O zaman Eurobarometre araştırmasının tamamını okumamıştım, şimdi karşıma çıktığında tekrar çok ilginç bulgular içerdiğini gördüm. İzlenimlerimden bazıları şöyledir (buraya alıntılamadıım daha bir çok soru var, hepsini okumak için araştırmanın raporuna şuradan erişebilirsiniz).
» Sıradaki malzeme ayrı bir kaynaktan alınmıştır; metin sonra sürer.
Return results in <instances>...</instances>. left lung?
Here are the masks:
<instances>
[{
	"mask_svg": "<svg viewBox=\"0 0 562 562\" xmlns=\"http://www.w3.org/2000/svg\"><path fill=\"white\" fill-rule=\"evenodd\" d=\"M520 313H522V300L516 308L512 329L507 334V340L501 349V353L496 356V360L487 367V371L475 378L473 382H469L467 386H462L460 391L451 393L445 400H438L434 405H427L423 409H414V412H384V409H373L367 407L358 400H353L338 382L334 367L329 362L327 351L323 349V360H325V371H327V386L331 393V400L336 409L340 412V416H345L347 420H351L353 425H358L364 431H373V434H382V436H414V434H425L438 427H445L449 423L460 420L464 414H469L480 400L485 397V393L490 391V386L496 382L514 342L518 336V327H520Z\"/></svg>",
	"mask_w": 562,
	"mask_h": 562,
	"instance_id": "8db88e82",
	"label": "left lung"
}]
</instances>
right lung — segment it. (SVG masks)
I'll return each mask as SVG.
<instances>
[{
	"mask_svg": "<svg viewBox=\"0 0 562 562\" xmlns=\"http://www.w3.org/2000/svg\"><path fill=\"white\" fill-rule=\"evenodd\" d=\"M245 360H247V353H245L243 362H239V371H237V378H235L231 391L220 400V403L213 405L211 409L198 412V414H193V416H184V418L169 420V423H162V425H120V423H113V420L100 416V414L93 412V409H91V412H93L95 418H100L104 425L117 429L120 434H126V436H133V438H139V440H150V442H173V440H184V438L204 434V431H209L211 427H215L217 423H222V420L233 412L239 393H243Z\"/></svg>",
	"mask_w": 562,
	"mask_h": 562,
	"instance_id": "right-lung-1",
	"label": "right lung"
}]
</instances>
İlk olarak, Türkiye’de halkın bilimsel bilgiye hakimiyeti oldukça düşük. Aralarında insan evrimiyle ilgili meşhur sorunun da olduğu 13 sorudan oluşan ufak bir testde, anketi yapanların yalnızca yüzde 8’i 10 ya da daha fazla soruya doğru yanıt veriyor. Bu açıdan anketin yapıldığı 32 ülke arasında sonuncuyuz. Ortalama doğru yanıt sayısı yalnızca 5.7 (yine sonuncuyuz). Evrim sorusundan sonra (hatta belki ondan da çok) en çarpıcı sonuçlardan birisi anketi yapanların yüzde 57’sinin Güneş’in Dünya’nın etrafında döndüğünü düşünmesi. Kopernik mezarında ağlıyordur herhalde…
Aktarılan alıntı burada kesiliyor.